Oracle Restore Internal principle: Reset Log Resetlogs

Source: Internet
Author: User
Tags header reset backup

The Reset log option is used for the first time when the database is opened after the following situations:

Not fully restored

Recovery based on backup control files

CREATE Controlfile ... Resetlogs

The primary role of the reset log is to discard redo logs that are not used in incomplete recovery and to ensure that subsequent restores are no longer needed. To do this, the Reset log option will discard all online and archived logs. The side effect is that all previous backups are useless for future recoveries.

The Redo Log option also initializes content about the online log and redo threads in the control file, clears the contents of the currently existing online redo log, creates if the online log file does not exist, and resets the log number of all threads.

8.1 Vague files

The most important thing to do when you open a database in the Redo Log option is to verify that all data files are restored to the same point in time. This ensures that all changes to the single redo log are automatically applied. This is also important for other reasons of consistency. If all of the thread redo logs are applied to all the online data files, you can say that the database is consistent.

If you do not have a full recovery, it is possible that a file is not recovered from a backup that is old enough. Typically this can be found by detecting inconsistencies in the head of the data file with other data files (the exception is offline files and read-only files).

Another possibility is that the file is "vague". It may contain changes that exceed the SCN of its checkpoint. The previous chapters know that the data file header maintains the following "Blur state bits" to determine whether the data file is "fuzzy":

Online blur bit (see 3.5,6.7.2)

Hot backup blur bit (see 4,6.7.3)

Medium restoration Fuzzy bit (see 6.7.1)

When you open a database in a reset log after an incomplete restore, if the blur of the online data file is set, the failure opens.

A redo log record is written at the end of a hot or crash recovery to enable media recovery to determine when these ambiguous bits can be cleared. Redo logs will complain if these blur bits have not been cleared.

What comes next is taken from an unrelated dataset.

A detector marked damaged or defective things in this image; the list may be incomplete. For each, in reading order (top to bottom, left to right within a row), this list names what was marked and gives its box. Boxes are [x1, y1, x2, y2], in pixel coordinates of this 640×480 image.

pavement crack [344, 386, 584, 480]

When there is a checkpoint in the data file that ends the recovery the SCN is inconsistent with the checkpoint SCN (reset log scn, see 8.2) In other data files, and the reset log will complain unless it is the following:

1. A data file recovery to a specific weighting the SCN is acceptable if it has no redo logs between the two. For example, the data file is read-only or offline, and the offline scope overrides the SCN and reset SCN at the end of the restore. In this case, the redo log allows the data file to be set offline.

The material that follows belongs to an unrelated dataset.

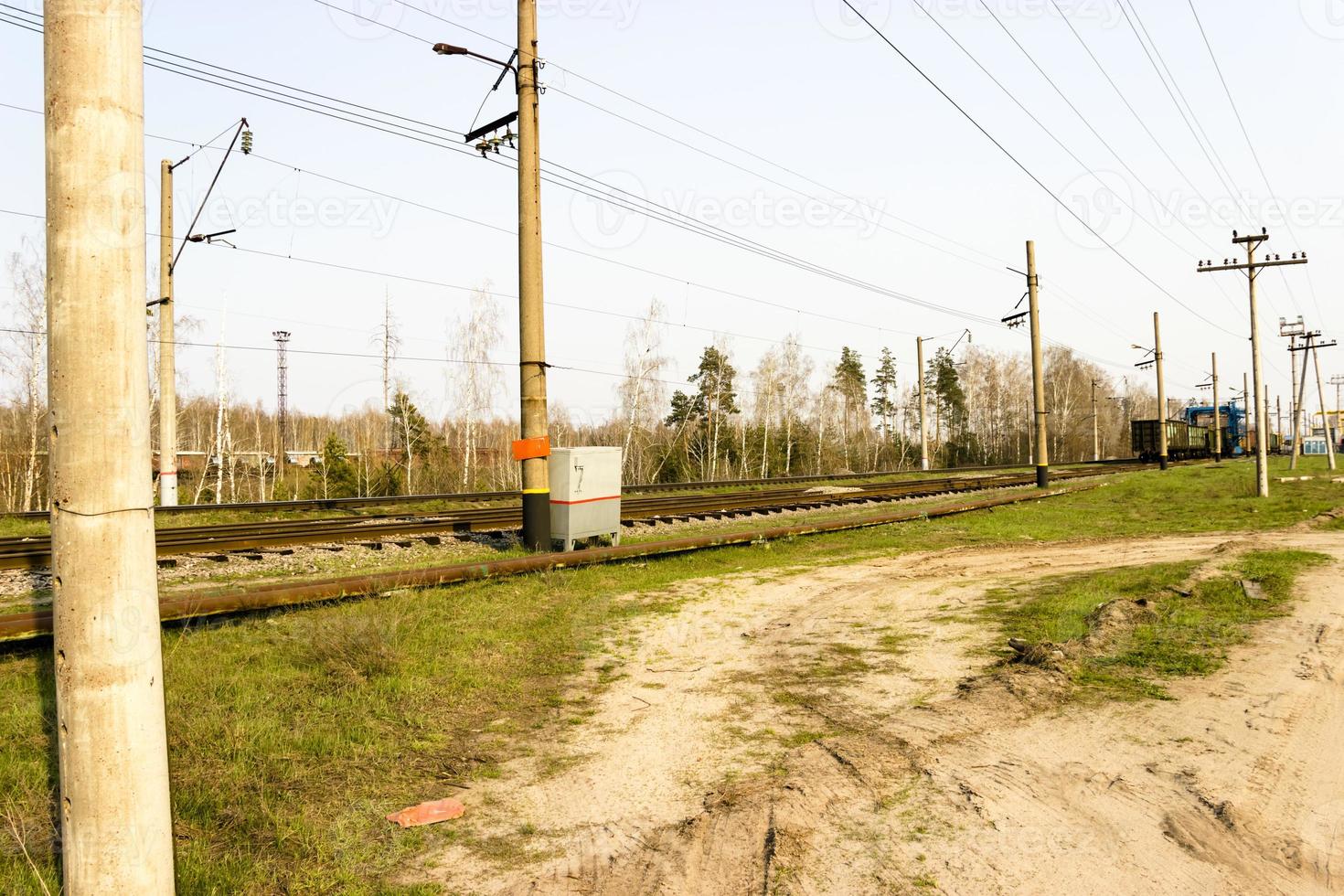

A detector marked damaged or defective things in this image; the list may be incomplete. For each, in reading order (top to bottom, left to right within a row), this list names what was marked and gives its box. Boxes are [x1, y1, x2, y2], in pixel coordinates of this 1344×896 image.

rusty rail [0, 483, 1096, 645]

2. A data file does the SCN portion of the checkpoint to do SCN later, provided that its creation SCN (allocated at the time of creating the data file, saved in the file header) shows that it was created after the SCN was reset. Checking the data dictionary and the control file while you redo the log discovers that the data file does not exist in the data dictionary but is present in the control file. As a result, it is purged from the control file.

8.2 Resetting the SCN and counter

The Database Information section of the control file records the SCN and the point-in-time of the reset log (collectively reset log data). The log data is reset to uniquely identify the operation to open the database for each redo log, as well as for each data file header and log file header. The Reset log data in the log file cannot be applied to the redo log in the log file if it is inconsistent with the records in the control file. Redo log data in a data file if it is inconsistent with the records in the control file, the data file cannot be accessed or restored unless there are special circumstances (such as the table space where the data file is normally offline or read-only). This ensures that redo logs discarded by the reset log are no longer applied to the database, and that any previous backups are useless for future recoveries. So it's smart to make a backup immediately after you redo the log.

8.3 The impact of reset logs on threads

When the log is reset, each thread's control file record clears the thread to open the tag and sets the thread checkpoint SCN to reset the SCN. So it looks like the thread is shutting down at the reset SCN. The list of enabled threads that is part of the Database Information section of the control file is still available. It is not important at this point which thread is enabled at the end of the restore because the redo log is no longer needed. The log sequence number for all threads is set to 1, and one of the thread's checkpoints is selected as the database checkpoint.